● Required action 1
In the thread on beading shots, what symbol usually marks a camera's macro setting?
● Required action 2
Please reproduce part of the beading-shots thread word for word, beginning at the words "## jwindley (Nov" and stopping after "Hope this helps.".

[Opening Given passage section]

# Help with beading shots



## Roman (Jun 14, 2007)

After being inspired by some of the close up beading shots and having just waxed my car I wanted to have a go myself.

The results, not very good.





































I am using a Cannon Powershot A80.

Any advice for settings, technique, etc.


----------



## jwindley (Nov 7, 2006)

I've not got the same camera as you, but a few generic options:
Set the camera to use a spot focus, so you can select a bead to focus on.
Check the minimum focusing distance on your camera / lens, as you may have the camera too close to the subject.
If you can override the shutter/aperture settings, go for a smaller aperture, as this will give you wider depth of field, ie more beads in focus.
Try shooting more across the surface (as opposed to straight down at it) so there is some background visible.
Hope this helps.


----------



## twhincup (Apr 21, 2007)

have you selected the 'macro' setting on the camera?

p.s. the rotary arrived perfectly :thumb:


----------



## Roman (Jun 14, 2007)

Thanks for the replys, think I will have to take a look in the manual.

Twhincup - Sorry, what is the Macro setting? Glad the polisher turned up okay.


----------



## Jakedoodles (Jan 16, 2006)

If you can, stand back a bit, and zoom in. Also, try and position the camera level of the horizontal plane across the roof.


----------



## twhincup (Apr 21, 2007)

Roman said:


> Thanks for the replys, think I will have to take a look in the manual.
> 
> Twhincup - Sorry, what is the Macro setting? Glad the polisher turned up okay.


it's normally a setting on the camera depicted by whats best descibed as a small flower (i.e. auto=square, portraits=face, sportsmode=running man......macro=flower)


----------



## Roman (Jun 14, 2007)

Ow, I've got that little flower symbol. I'll give that a try.

Thanks.


----------



## twhincup (Apr 21, 2007)

IIRC you have to be about 12inches away, shoot off a couple of shots at varying distances. my other half has a big nikon slr digital type thingy camera (technical terms are my forte) and she took some pictures of fowers on the macro. in one she had the hairs of the pollen in shot, and in another she had a picture of the ladybird after laying some sort of egg !!


----------



## Roman (Jun 14, 2007)

Took another look last night and I have the little flower. So going to have a little play.


----------



## mouthyman (May 1, 2006)

whats the beats way to get night time beaded shots, where the beads are shiny


----------



## Ant GTI-6 (Nov 30, 2005)

mouthyman said:


> whats the beats way to get night time beaded shots, where the beads are shiny


Youll need a tripod and then set to macro mode then adjust the exposure to open for a longer period, (the shutter open for 4-5 seconds at least). possibly need to put the camera in full manual mode if possible.

The night time close up technique is very difficut as you want to focus on a very close spot and very little light is available. its more of a SLR/DSLR type shot, but there's no harm in having a go.


----------



## mouthyman (May 1, 2006)

i have a fuji s602, it allows all the settings to be adjusted, but its very complicated,


----------

[Closing Given passage section]
[Opening Supplied material section]

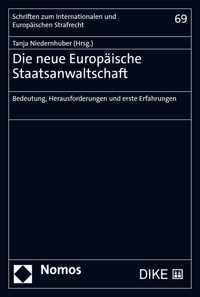 Die neue Europäische Staatsanwaltschaft -  - kostenlos E-Book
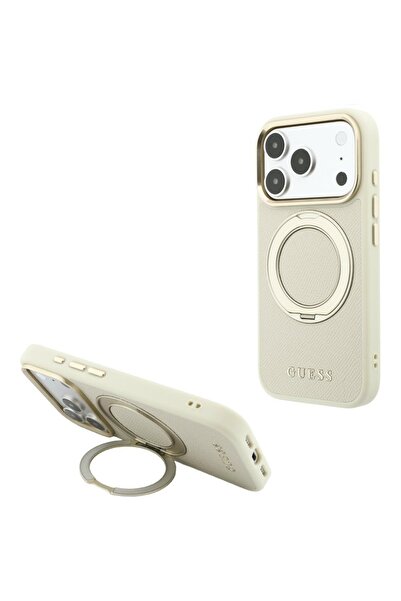 Guess Husa Telefon Grained Ring MagSafe, pentru iPhone 17 Pro Max / iPhone 18...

[Closing Supplied material section]

● Answer space 1
A small flower.

● Answer space 2
## jwindley (Nov 7, 2006)

I've not got the same camera as you, but a few generic options:
Set the camera to use a spot focus, so you can select a bead to focus on.
Check the minimum focusing distance on your camera / lens, as you may have the camera too close to the subject.
If you can override the shutter/aperture settings, go for a smaller aperture, as this will give you wider depth of field, ie more beads in focus.
Try shooting more across the surface (as opposed to straight down at it) so there is some background visible.
Hope this helps.